### Task data
####################
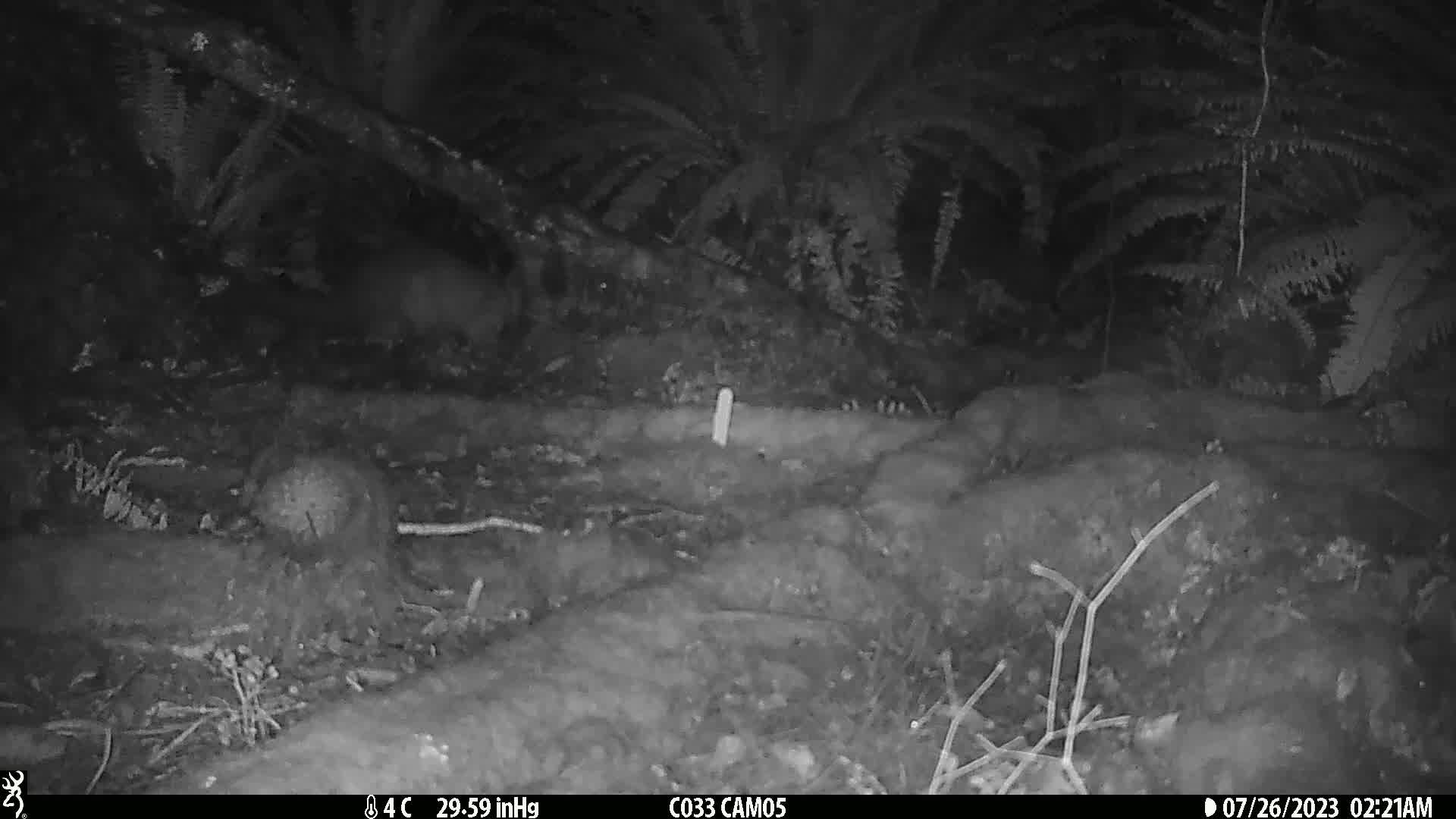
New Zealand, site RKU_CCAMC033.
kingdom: Animalia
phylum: Chordata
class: Mammalia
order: Diprotodontia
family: Phalangeridae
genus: Trichosurus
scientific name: Trichosurus vulpecula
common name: common brushtail possum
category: possum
Possum (common brushtail possum) (Trichosurus vulpecula).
####################
### Task goal
Repeat each record exactly as shown above, dropping all images.

### Answer box
New Zealand, site RKU_CCAMC033.
kingdom: Animalia
phylum: Chordata
class: Mammalia
order: Diprotodontia
family: Phalangeridae
genus: Trichosurus
scientific name: Trichosurus vulpecula
common name: common brushtail possum
category: possum
Possum (common brushtail possum) (Trichosurus vulpecula).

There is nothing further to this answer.